Currency markets increased in volatility as the Biden stimulus package reverberates into a stronger USD with Euro selling off sharply to fall well below the 1.21 handle and make for a two week downtrend, now threatening former weekly support/former resistance at the 1.1950 level. The daily chart is clearly showing a breakdown here that may be a precursor to wider losses on stocks:
The USDJPY pair however its not following a similar path, remaining somewhat strong but unchanged to the upside and steady just below the 104 handle, which I’ve considered a key resistance level for sometime now. Note on the daily chart the long held downtrend from the 2020 highs that is still not under threat:
The Australian dollar had a minor pullback to the 77 handle on Friday night, still unable to breach overhead resistance at the 78 level for several weeks now. The daily chart shows this natural resistance level and the first breach of the daily overbought momentum reading since early November 2020 that could spell trouble ahead. Watch the low moving average on the daily chart here just below the 77 level proper for signs of a wider breakdown:
Oil prices pulled back more so than expected on the USD strength with Brent crude dropping sharply to be below the $55USD per barrel level in almost two weeks. While its still above the pre COVID February 2020 level (upper horizontal black line) with strong medium term support I have been warning of momentum showing signs of a rollover all last week – is the low volatility about to go to 11 on the dial?
Gold remains the biggest loser as it puts in another proper breakdown session on Friday night, breaking below the $1830USD per ounce level after having no direction all week. As I said last week, basic price action just did not look good for the shiny metal and I would suggest we are on track to get back below the $1800 level very shortly:
Glossary of Acronyms and Technical Analysis Terms:
ATR: Average True Range – measures the degree of price volatility averaged over a time period
ATR Support/Resistance: a ratcheting mechanism that follows price below/above a trend, that if breached shows above average volatility
CCI: Commodity Channel Index: a momentum reading that calculates current price away from the statistical mean or “typical” price to indicate overbought (far above the mean) or oversold (far below the mean)

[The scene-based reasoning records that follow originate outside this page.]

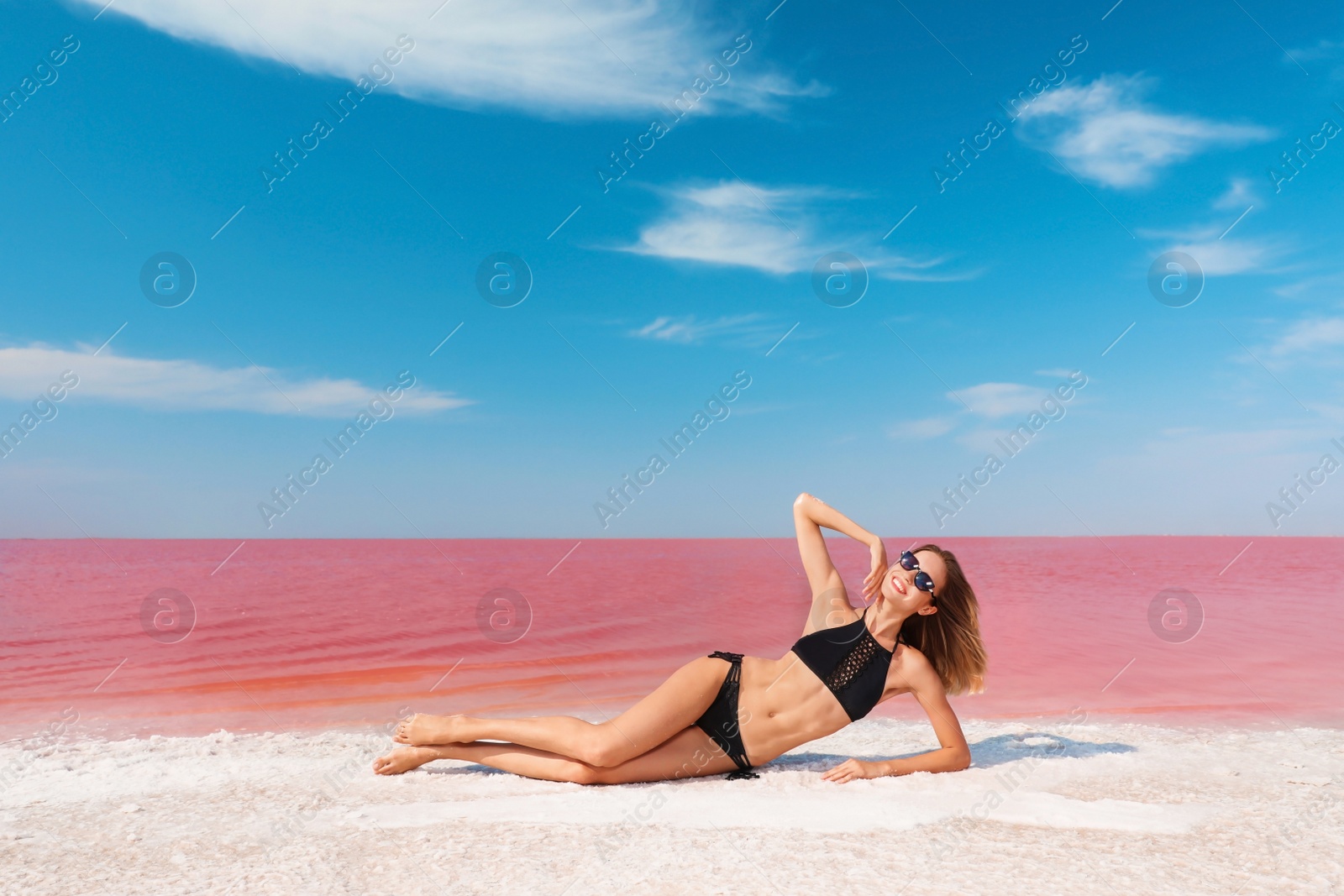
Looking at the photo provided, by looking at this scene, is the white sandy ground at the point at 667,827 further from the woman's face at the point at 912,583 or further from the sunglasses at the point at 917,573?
the sunglasses at the point at 917,573

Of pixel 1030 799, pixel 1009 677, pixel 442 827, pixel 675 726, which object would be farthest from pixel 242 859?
pixel 1009 677

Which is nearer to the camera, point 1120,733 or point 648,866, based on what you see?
point 648,866

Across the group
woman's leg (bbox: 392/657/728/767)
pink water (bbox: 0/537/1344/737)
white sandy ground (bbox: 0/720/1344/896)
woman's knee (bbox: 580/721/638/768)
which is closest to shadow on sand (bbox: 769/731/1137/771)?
white sandy ground (bbox: 0/720/1344/896)

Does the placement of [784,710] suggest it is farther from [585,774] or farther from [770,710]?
[585,774]

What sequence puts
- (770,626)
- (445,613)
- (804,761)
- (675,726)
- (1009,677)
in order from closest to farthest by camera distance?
(675,726) → (804,761) → (1009,677) → (770,626) → (445,613)

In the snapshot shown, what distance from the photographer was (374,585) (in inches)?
1105

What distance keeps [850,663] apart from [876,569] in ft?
2.20

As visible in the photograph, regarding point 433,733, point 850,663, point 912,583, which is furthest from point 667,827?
point 912,583

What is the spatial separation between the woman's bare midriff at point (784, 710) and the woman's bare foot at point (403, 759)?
6.77ft

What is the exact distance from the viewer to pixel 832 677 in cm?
557

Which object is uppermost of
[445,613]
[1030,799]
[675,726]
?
[445,613]

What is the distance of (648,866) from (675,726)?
1487 millimetres

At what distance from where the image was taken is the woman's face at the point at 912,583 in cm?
559

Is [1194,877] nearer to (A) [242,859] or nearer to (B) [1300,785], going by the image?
(B) [1300,785]
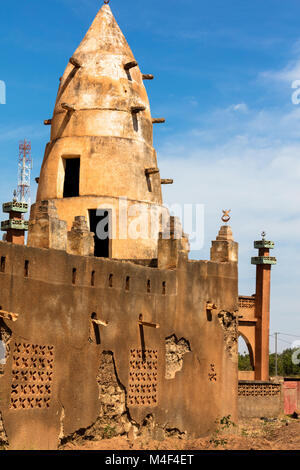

Low/High Moving Average: rolling mean of prices in this case, the low and high for the day/hour which creates a band around the actual price movement
FOMC: Federal Open Market Committee, monthly meeting of Federal Reserve regarding monetary policy (setting interest rates)
DOE: US Department of Energy
Uncle Point: or stop loss point, a level at which you’ve clearly been wrong on your position, so cry uncle and get out!